## [Selected text]
::::::

I just wonder if the current incumbent actually thinks he is just in a previous scenario - being able to yell out, “You’re fired”. Or he is channeling the old real estate developer role. Government isn’t a TV series or a real estate company. No one seems to be pointing this out. Acting out of context brings some pretty serious consequences. Will anybody wake up?
Elephants in the Room
With all the drama surrounding life, we are also involved in an provincial election. For Americans, this isn’t a pejorative comment, but it relates to an election of a geographical area comparable to one of your states. Elections must be called after a certain period of time, but can also be called earlier. In this case the Premier - think Governor in your case, is facing some unpleasant and possibly scandalous revelations and is trying to get ahead of it as a giant going after the USA and needing a mandate. He doesn’t. Bribing me with $200 of my own money doesn’t endear me either.
This morning I received a message from a competing poliical party called the Green Party - and you can guess that it is progressive. Here’s what its message said: Let’s take a look at his environmental record:
He tried to open the Greenbelt for development. (And is still moving ahead with his plan to build two highways through the Greenbelt – including the controversial Highway 413.)
He’s working with Enbridge to ensure that oil and gas remain a staple of the power grid.
He gutted conservation authorities to speed up development. (And isn’t consulting – or even informing! – the public about major changes to environmental policy.)
He weakened endangered species’ laws, and now Lake Superior’s woodland caribou are in danger of being wiped out.
He’s making it easier to build on wetlands. (Doesn’t he know paving wetlands will make flooding worse?)
He’s ripping up bike lanes in downtown Toronto.
He’s making it easier to build natural gas pipelines.
The Green Party message followed with one very brief paragraph stating what it valued and stood for. Then it went back to their complaints
Later this morning I started on a book called Don't Think of an Elephant by George Lakoff. You know what you just thought of..
The above message is a good example of how not to communicate to potential voters.. It simply reinforces the views of the part it opposes. The book mentioned is written for American progressives, but it has application here as well.

::::::

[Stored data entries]
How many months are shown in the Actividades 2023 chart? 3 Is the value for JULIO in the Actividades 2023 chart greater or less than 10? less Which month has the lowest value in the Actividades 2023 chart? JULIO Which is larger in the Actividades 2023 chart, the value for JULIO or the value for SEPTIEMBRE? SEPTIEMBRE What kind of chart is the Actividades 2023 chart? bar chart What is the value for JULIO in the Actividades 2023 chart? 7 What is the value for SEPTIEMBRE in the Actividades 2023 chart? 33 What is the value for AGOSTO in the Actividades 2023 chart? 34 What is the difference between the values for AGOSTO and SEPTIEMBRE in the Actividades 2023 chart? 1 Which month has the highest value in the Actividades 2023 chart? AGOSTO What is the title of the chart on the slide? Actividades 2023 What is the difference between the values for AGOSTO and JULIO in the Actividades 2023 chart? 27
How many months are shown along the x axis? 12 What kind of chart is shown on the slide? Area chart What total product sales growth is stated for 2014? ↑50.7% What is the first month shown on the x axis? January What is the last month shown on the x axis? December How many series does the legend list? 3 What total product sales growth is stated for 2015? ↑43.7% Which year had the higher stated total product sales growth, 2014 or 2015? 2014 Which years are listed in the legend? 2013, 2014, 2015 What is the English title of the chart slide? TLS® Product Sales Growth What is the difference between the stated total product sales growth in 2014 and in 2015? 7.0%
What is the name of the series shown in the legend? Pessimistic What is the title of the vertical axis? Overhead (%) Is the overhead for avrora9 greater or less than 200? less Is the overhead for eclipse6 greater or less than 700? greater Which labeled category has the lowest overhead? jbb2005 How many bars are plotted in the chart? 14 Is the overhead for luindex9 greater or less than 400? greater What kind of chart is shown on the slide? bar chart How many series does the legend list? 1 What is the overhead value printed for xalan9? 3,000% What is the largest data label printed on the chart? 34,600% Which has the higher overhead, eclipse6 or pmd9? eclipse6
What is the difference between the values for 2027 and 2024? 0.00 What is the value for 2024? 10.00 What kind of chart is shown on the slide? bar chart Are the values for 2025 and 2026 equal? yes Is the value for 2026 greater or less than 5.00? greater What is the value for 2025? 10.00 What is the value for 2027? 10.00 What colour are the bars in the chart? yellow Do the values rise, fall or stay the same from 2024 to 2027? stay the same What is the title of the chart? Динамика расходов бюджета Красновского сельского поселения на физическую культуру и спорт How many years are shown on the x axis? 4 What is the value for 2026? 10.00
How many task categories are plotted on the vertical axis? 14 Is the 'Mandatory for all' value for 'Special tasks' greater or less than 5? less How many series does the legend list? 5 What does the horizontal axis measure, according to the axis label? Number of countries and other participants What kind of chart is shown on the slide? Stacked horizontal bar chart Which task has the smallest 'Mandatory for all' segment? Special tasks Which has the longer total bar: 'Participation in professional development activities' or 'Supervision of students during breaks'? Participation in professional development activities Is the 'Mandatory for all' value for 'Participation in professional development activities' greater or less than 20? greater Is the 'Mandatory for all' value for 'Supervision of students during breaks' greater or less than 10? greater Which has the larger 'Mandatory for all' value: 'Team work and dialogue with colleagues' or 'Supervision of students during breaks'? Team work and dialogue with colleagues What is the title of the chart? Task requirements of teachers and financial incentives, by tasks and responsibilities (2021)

::::::

## [Exercises]
a. Set down everything in the election post from "This morning I received" down to "being wiped out.".
b. According to the election post, why is the Premier calling the election early?
c. Write what comes next in the election post, picking up after its final sentence.
These entries have no connection to the election post.

## [Solved problems]
a.
This morning I received a message from a competing poliical party called the Green Party - and you can guess that it is progressive. Here’s what its message said: Let’s take a look at his environmental record:
He tried to open the Greenbelt for development. (And is still moving ahead with his plan to build two highways through the Greenbelt – including the controversial Highway 413.)
He’s working with Enbridge to ensure that oil and gas remain a staple of the power grid.
He gutted conservation authorities to speed up development. (And isn’t consulting – or even informing! – the public about major changes to environmental policy.)
He weakened endangered species’ laws, and now Lake Superior’s woodland caribou are in danger of being wiped out.

b. He is facing unpleasant and possibly scandalous revelations, and calling the vote early is his attempt to get ahead of them.

c.
As long as you talk about what you are opposed to, it makes the reader focus on that. In American media You-know-who’s image heads up most news items. I’m now starting to see whether New York Times and Globe and Mail articles start with the fact and then dispute a lie. When the opposite occurs the reader may stop before continuing, and the reinforcement works every time.
Framing of messages matters!
Not revenge, just power
We Canadians are rather a mild lot. But don’t push us. We have something that some of our nieghbours below the line don’t have - backbone.
When we are unhappy with our own politicians we say so. A Prime Minister, who incidentally is not a governor of a state, has submitted his resignation when a new party letter is selected. short civics lesson for House Reps and Senators: we are not a single state, but a country of provinces and territories. Would any American politician have the backbone to tell his/her own constituents a few of these facts. I side with David Brooks in his recent article that stupidity has less to do with intelligence than with behavior.
I like what Brooks has to say about Stupidity (The Six Principles of Stupidity, New York Times, Jan, 30, 2025 )defining it as “ behaving in a way that ignores the question: What would happen next?” and elaborating as follows:
Stupidity makes us befuddled. He goes on to say “When stupidity is in control, the literature professor Patrick Moreau argues, words become unscrewed “from their relation to reality.” . Here is another thing, America. Canada is not a source of overwhelming amounts of drugs entering the US.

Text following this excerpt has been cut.